Grainger estimates companies buy as much as $12 billion a year worth of maintenance and repair supplies--everything from light bulbs to sponges--that never get used. The items languish indefinitely in tool cribs, stock rooms and janitors' closets. While Grainger and other suppliers benefit from that inefficient purchasing, Ryan maintains there's an even bigger opportunity in managing customers' inventories of supplies.

"We can help them get their costs down and they are much more receptive to that," said Ryan, who joined Grainger in 1980 and has been CEO since 2008. "We still have to be competitive on the price [for the items] on the invoice, but more and more customers are looking at their total procurement costs."

David Ronda, operations manager for Micropump Inc., reduced the number of local companies in the Portland, Ore., area he ordered supplies from about two years ago and gave Grainger responsibility for five categories of maintenance, repair and operations supplies, or MRO.

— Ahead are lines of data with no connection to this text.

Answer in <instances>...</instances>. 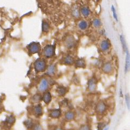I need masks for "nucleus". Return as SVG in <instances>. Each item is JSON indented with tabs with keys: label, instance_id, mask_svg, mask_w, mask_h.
I'll list each match as a JSON object with an SVG mask.
<instances>
[{
	"label": "nucleus",
	"instance_id": "obj_19",
	"mask_svg": "<svg viewBox=\"0 0 130 130\" xmlns=\"http://www.w3.org/2000/svg\"><path fill=\"white\" fill-rule=\"evenodd\" d=\"M24 124L28 129H31L34 125V123L31 119H28L24 121Z\"/></svg>",
	"mask_w": 130,
	"mask_h": 130
},
{
	"label": "nucleus",
	"instance_id": "obj_26",
	"mask_svg": "<svg viewBox=\"0 0 130 130\" xmlns=\"http://www.w3.org/2000/svg\"><path fill=\"white\" fill-rule=\"evenodd\" d=\"M72 15L75 17V18H79V16H80L79 11L78 10V9L77 7L73 9V10L72 11Z\"/></svg>",
	"mask_w": 130,
	"mask_h": 130
},
{
	"label": "nucleus",
	"instance_id": "obj_28",
	"mask_svg": "<svg viewBox=\"0 0 130 130\" xmlns=\"http://www.w3.org/2000/svg\"><path fill=\"white\" fill-rule=\"evenodd\" d=\"M120 41L121 42H122V44L123 45V49H124V50L125 51H127V47H126V43H125V40H124V38L123 37V35L120 36Z\"/></svg>",
	"mask_w": 130,
	"mask_h": 130
},
{
	"label": "nucleus",
	"instance_id": "obj_16",
	"mask_svg": "<svg viewBox=\"0 0 130 130\" xmlns=\"http://www.w3.org/2000/svg\"><path fill=\"white\" fill-rule=\"evenodd\" d=\"M56 92L60 96H64L66 95L68 92V90L67 88L64 87L63 86H59L56 89Z\"/></svg>",
	"mask_w": 130,
	"mask_h": 130
},
{
	"label": "nucleus",
	"instance_id": "obj_10",
	"mask_svg": "<svg viewBox=\"0 0 130 130\" xmlns=\"http://www.w3.org/2000/svg\"><path fill=\"white\" fill-rule=\"evenodd\" d=\"M62 115V110L60 109L51 110L49 112V117L53 119H58Z\"/></svg>",
	"mask_w": 130,
	"mask_h": 130
},
{
	"label": "nucleus",
	"instance_id": "obj_1",
	"mask_svg": "<svg viewBox=\"0 0 130 130\" xmlns=\"http://www.w3.org/2000/svg\"><path fill=\"white\" fill-rule=\"evenodd\" d=\"M34 69L37 73L44 72L47 68L46 61L43 59H37L34 64Z\"/></svg>",
	"mask_w": 130,
	"mask_h": 130
},
{
	"label": "nucleus",
	"instance_id": "obj_24",
	"mask_svg": "<svg viewBox=\"0 0 130 130\" xmlns=\"http://www.w3.org/2000/svg\"><path fill=\"white\" fill-rule=\"evenodd\" d=\"M98 130H108L109 127L107 125L104 123H99L97 127Z\"/></svg>",
	"mask_w": 130,
	"mask_h": 130
},
{
	"label": "nucleus",
	"instance_id": "obj_29",
	"mask_svg": "<svg viewBox=\"0 0 130 130\" xmlns=\"http://www.w3.org/2000/svg\"><path fill=\"white\" fill-rule=\"evenodd\" d=\"M31 129H32V130H43L41 125L38 123L34 124V126Z\"/></svg>",
	"mask_w": 130,
	"mask_h": 130
},
{
	"label": "nucleus",
	"instance_id": "obj_21",
	"mask_svg": "<svg viewBox=\"0 0 130 130\" xmlns=\"http://www.w3.org/2000/svg\"><path fill=\"white\" fill-rule=\"evenodd\" d=\"M42 96L40 94L37 93L34 95L31 98V101L34 103H38L42 100Z\"/></svg>",
	"mask_w": 130,
	"mask_h": 130
},
{
	"label": "nucleus",
	"instance_id": "obj_5",
	"mask_svg": "<svg viewBox=\"0 0 130 130\" xmlns=\"http://www.w3.org/2000/svg\"><path fill=\"white\" fill-rule=\"evenodd\" d=\"M64 44L68 49H72L75 47L76 44V41L74 37L70 35L66 38L64 41Z\"/></svg>",
	"mask_w": 130,
	"mask_h": 130
},
{
	"label": "nucleus",
	"instance_id": "obj_22",
	"mask_svg": "<svg viewBox=\"0 0 130 130\" xmlns=\"http://www.w3.org/2000/svg\"><path fill=\"white\" fill-rule=\"evenodd\" d=\"M78 28L82 30H84L86 29V28H88V24L85 21H81L79 22V23H78Z\"/></svg>",
	"mask_w": 130,
	"mask_h": 130
},
{
	"label": "nucleus",
	"instance_id": "obj_7",
	"mask_svg": "<svg viewBox=\"0 0 130 130\" xmlns=\"http://www.w3.org/2000/svg\"><path fill=\"white\" fill-rule=\"evenodd\" d=\"M107 110V106L106 104L103 102L100 101L97 103L96 106V111L99 114H103Z\"/></svg>",
	"mask_w": 130,
	"mask_h": 130
},
{
	"label": "nucleus",
	"instance_id": "obj_4",
	"mask_svg": "<svg viewBox=\"0 0 130 130\" xmlns=\"http://www.w3.org/2000/svg\"><path fill=\"white\" fill-rule=\"evenodd\" d=\"M49 87V82L46 78H42L39 83L38 89L40 92H44Z\"/></svg>",
	"mask_w": 130,
	"mask_h": 130
},
{
	"label": "nucleus",
	"instance_id": "obj_14",
	"mask_svg": "<svg viewBox=\"0 0 130 130\" xmlns=\"http://www.w3.org/2000/svg\"><path fill=\"white\" fill-rule=\"evenodd\" d=\"M46 70L47 75L50 76H54L56 72V67L54 64H51L46 68Z\"/></svg>",
	"mask_w": 130,
	"mask_h": 130
},
{
	"label": "nucleus",
	"instance_id": "obj_25",
	"mask_svg": "<svg viewBox=\"0 0 130 130\" xmlns=\"http://www.w3.org/2000/svg\"><path fill=\"white\" fill-rule=\"evenodd\" d=\"M50 28V26L48 23L46 22L43 21L42 23V31L43 32H47L49 31Z\"/></svg>",
	"mask_w": 130,
	"mask_h": 130
},
{
	"label": "nucleus",
	"instance_id": "obj_13",
	"mask_svg": "<svg viewBox=\"0 0 130 130\" xmlns=\"http://www.w3.org/2000/svg\"><path fill=\"white\" fill-rule=\"evenodd\" d=\"M42 100L46 104H49L52 100V96L50 92H45L42 97Z\"/></svg>",
	"mask_w": 130,
	"mask_h": 130
},
{
	"label": "nucleus",
	"instance_id": "obj_15",
	"mask_svg": "<svg viewBox=\"0 0 130 130\" xmlns=\"http://www.w3.org/2000/svg\"><path fill=\"white\" fill-rule=\"evenodd\" d=\"M64 64L67 66H72L75 62V60L73 57L70 55H67L64 57L63 59Z\"/></svg>",
	"mask_w": 130,
	"mask_h": 130
},
{
	"label": "nucleus",
	"instance_id": "obj_32",
	"mask_svg": "<svg viewBox=\"0 0 130 130\" xmlns=\"http://www.w3.org/2000/svg\"><path fill=\"white\" fill-rule=\"evenodd\" d=\"M125 99H126L125 100H126V104H127L128 109H129V96L128 94L126 95V97H125Z\"/></svg>",
	"mask_w": 130,
	"mask_h": 130
},
{
	"label": "nucleus",
	"instance_id": "obj_2",
	"mask_svg": "<svg viewBox=\"0 0 130 130\" xmlns=\"http://www.w3.org/2000/svg\"><path fill=\"white\" fill-rule=\"evenodd\" d=\"M43 55L47 58H50L55 55V47L54 45H47L43 49Z\"/></svg>",
	"mask_w": 130,
	"mask_h": 130
},
{
	"label": "nucleus",
	"instance_id": "obj_27",
	"mask_svg": "<svg viewBox=\"0 0 130 130\" xmlns=\"http://www.w3.org/2000/svg\"><path fill=\"white\" fill-rule=\"evenodd\" d=\"M102 25V22L99 19H95L93 21V25L95 28L100 27Z\"/></svg>",
	"mask_w": 130,
	"mask_h": 130
},
{
	"label": "nucleus",
	"instance_id": "obj_9",
	"mask_svg": "<svg viewBox=\"0 0 130 130\" xmlns=\"http://www.w3.org/2000/svg\"><path fill=\"white\" fill-rule=\"evenodd\" d=\"M32 112L34 113V115L36 117H40L42 116L43 113L42 106L40 104H38L34 106L33 107Z\"/></svg>",
	"mask_w": 130,
	"mask_h": 130
},
{
	"label": "nucleus",
	"instance_id": "obj_31",
	"mask_svg": "<svg viewBox=\"0 0 130 130\" xmlns=\"http://www.w3.org/2000/svg\"><path fill=\"white\" fill-rule=\"evenodd\" d=\"M111 10H112V12H113V14L114 18L116 20V21H118L117 15L116 11V10H115V7H114V6H112V7H111Z\"/></svg>",
	"mask_w": 130,
	"mask_h": 130
},
{
	"label": "nucleus",
	"instance_id": "obj_11",
	"mask_svg": "<svg viewBox=\"0 0 130 130\" xmlns=\"http://www.w3.org/2000/svg\"><path fill=\"white\" fill-rule=\"evenodd\" d=\"M102 71L106 74H109L113 71V66L111 62H106L102 67Z\"/></svg>",
	"mask_w": 130,
	"mask_h": 130
},
{
	"label": "nucleus",
	"instance_id": "obj_30",
	"mask_svg": "<svg viewBox=\"0 0 130 130\" xmlns=\"http://www.w3.org/2000/svg\"><path fill=\"white\" fill-rule=\"evenodd\" d=\"M79 130H91V128L88 125H83L80 126Z\"/></svg>",
	"mask_w": 130,
	"mask_h": 130
},
{
	"label": "nucleus",
	"instance_id": "obj_20",
	"mask_svg": "<svg viewBox=\"0 0 130 130\" xmlns=\"http://www.w3.org/2000/svg\"><path fill=\"white\" fill-rule=\"evenodd\" d=\"M81 14L85 17H88L90 15V10L89 9L86 7H83L80 9Z\"/></svg>",
	"mask_w": 130,
	"mask_h": 130
},
{
	"label": "nucleus",
	"instance_id": "obj_18",
	"mask_svg": "<svg viewBox=\"0 0 130 130\" xmlns=\"http://www.w3.org/2000/svg\"><path fill=\"white\" fill-rule=\"evenodd\" d=\"M65 119L67 121H71L75 118V114L73 111H69L66 112L64 116Z\"/></svg>",
	"mask_w": 130,
	"mask_h": 130
},
{
	"label": "nucleus",
	"instance_id": "obj_33",
	"mask_svg": "<svg viewBox=\"0 0 130 130\" xmlns=\"http://www.w3.org/2000/svg\"><path fill=\"white\" fill-rule=\"evenodd\" d=\"M55 130H64V129H63L62 128H57V129H56Z\"/></svg>",
	"mask_w": 130,
	"mask_h": 130
},
{
	"label": "nucleus",
	"instance_id": "obj_17",
	"mask_svg": "<svg viewBox=\"0 0 130 130\" xmlns=\"http://www.w3.org/2000/svg\"><path fill=\"white\" fill-rule=\"evenodd\" d=\"M75 63V66L77 68L84 69L86 67V63L85 60L82 58H79L78 59H77V60H76Z\"/></svg>",
	"mask_w": 130,
	"mask_h": 130
},
{
	"label": "nucleus",
	"instance_id": "obj_6",
	"mask_svg": "<svg viewBox=\"0 0 130 130\" xmlns=\"http://www.w3.org/2000/svg\"><path fill=\"white\" fill-rule=\"evenodd\" d=\"M97 88V80L94 77L91 78L88 83V88L90 92H93L96 91Z\"/></svg>",
	"mask_w": 130,
	"mask_h": 130
},
{
	"label": "nucleus",
	"instance_id": "obj_23",
	"mask_svg": "<svg viewBox=\"0 0 130 130\" xmlns=\"http://www.w3.org/2000/svg\"><path fill=\"white\" fill-rule=\"evenodd\" d=\"M129 69V54L127 51V56L126 58V62H125V72H127Z\"/></svg>",
	"mask_w": 130,
	"mask_h": 130
},
{
	"label": "nucleus",
	"instance_id": "obj_8",
	"mask_svg": "<svg viewBox=\"0 0 130 130\" xmlns=\"http://www.w3.org/2000/svg\"><path fill=\"white\" fill-rule=\"evenodd\" d=\"M16 121L15 117L12 115H10L9 116H8L6 118L5 120H4L3 123L4 125H6L7 127H11L12 125L14 124Z\"/></svg>",
	"mask_w": 130,
	"mask_h": 130
},
{
	"label": "nucleus",
	"instance_id": "obj_12",
	"mask_svg": "<svg viewBox=\"0 0 130 130\" xmlns=\"http://www.w3.org/2000/svg\"><path fill=\"white\" fill-rule=\"evenodd\" d=\"M111 47L110 42L108 40H103L100 45L101 49L103 52H106L109 50Z\"/></svg>",
	"mask_w": 130,
	"mask_h": 130
},
{
	"label": "nucleus",
	"instance_id": "obj_3",
	"mask_svg": "<svg viewBox=\"0 0 130 130\" xmlns=\"http://www.w3.org/2000/svg\"><path fill=\"white\" fill-rule=\"evenodd\" d=\"M41 45L39 43L32 42L28 46V51L30 54H35L38 53L41 50Z\"/></svg>",
	"mask_w": 130,
	"mask_h": 130
}]
</instances>
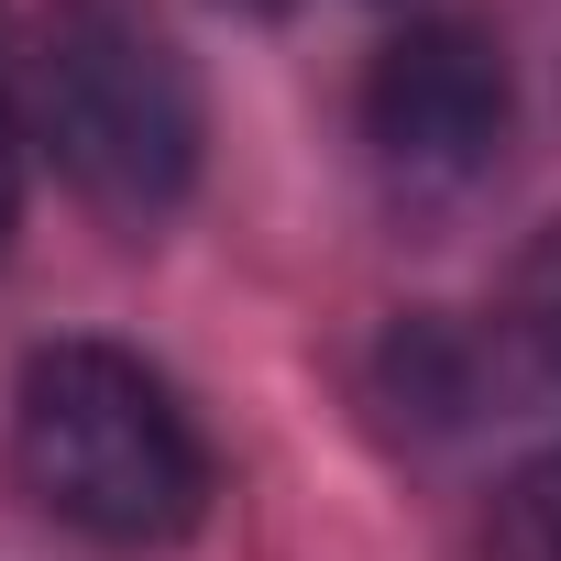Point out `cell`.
Returning <instances> with one entry per match:
<instances>
[{
    "instance_id": "obj_1",
    "label": "cell",
    "mask_w": 561,
    "mask_h": 561,
    "mask_svg": "<svg viewBox=\"0 0 561 561\" xmlns=\"http://www.w3.org/2000/svg\"><path fill=\"white\" fill-rule=\"evenodd\" d=\"M12 473L100 550H165L209 506V440L122 342H45L12 386Z\"/></svg>"
},
{
    "instance_id": "obj_2",
    "label": "cell",
    "mask_w": 561,
    "mask_h": 561,
    "mask_svg": "<svg viewBox=\"0 0 561 561\" xmlns=\"http://www.w3.org/2000/svg\"><path fill=\"white\" fill-rule=\"evenodd\" d=\"M34 144L111 220H165L198 187V78L144 0H56L23 67Z\"/></svg>"
},
{
    "instance_id": "obj_3",
    "label": "cell",
    "mask_w": 561,
    "mask_h": 561,
    "mask_svg": "<svg viewBox=\"0 0 561 561\" xmlns=\"http://www.w3.org/2000/svg\"><path fill=\"white\" fill-rule=\"evenodd\" d=\"M506 122H517V89H506V56L473 23H408L364 78V144L419 198L473 187L506 154Z\"/></svg>"
},
{
    "instance_id": "obj_4",
    "label": "cell",
    "mask_w": 561,
    "mask_h": 561,
    "mask_svg": "<svg viewBox=\"0 0 561 561\" xmlns=\"http://www.w3.org/2000/svg\"><path fill=\"white\" fill-rule=\"evenodd\" d=\"M506 561H561V451L506 495Z\"/></svg>"
},
{
    "instance_id": "obj_5",
    "label": "cell",
    "mask_w": 561,
    "mask_h": 561,
    "mask_svg": "<svg viewBox=\"0 0 561 561\" xmlns=\"http://www.w3.org/2000/svg\"><path fill=\"white\" fill-rule=\"evenodd\" d=\"M517 298H528V331L561 353V220L539 231V253H528V275H517Z\"/></svg>"
},
{
    "instance_id": "obj_6",
    "label": "cell",
    "mask_w": 561,
    "mask_h": 561,
    "mask_svg": "<svg viewBox=\"0 0 561 561\" xmlns=\"http://www.w3.org/2000/svg\"><path fill=\"white\" fill-rule=\"evenodd\" d=\"M12 209H23V154H12V111H0V242H12Z\"/></svg>"
}]
</instances>
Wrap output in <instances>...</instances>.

Grainger provides the 100,000-square-foot plant with janitorial supplies; sand paper; gloves and ear plugs; and the components Ronda's employees use to make test benches for the pumps Micropump manufactures. Ronda said the move improved the efficiency of his purchasing and contributed to the nonlabor and noncapital operating costs for the plant falling to $300,000 last year from $1.1 million in 2006. Moreover, Ronda's 12-member staff no longer spends time on filing requisitions because Grainger now manages supply volumes inside the plant.

"To keep them doing what they do best, I can't have them ordering parts," Ronda said. "We're not making MRO. It's an overhead cost."

The test of how much Grainger and other large suppliers have permanently transformed themselves will likely occur when industrial growth starts to slow. Maintenance and operations suppliers are susceptible to the same cyclical downturns as their customers. Idle plants and smaller work forces need fewer supplies. Ryan believes Grainger's ability to manage its customers' supply inventories will make the company more essential to customers during a slump than a company that just distributes mops and buckets.

"Grainger has built a business for exactly what's going on in this industry now," Ryan said.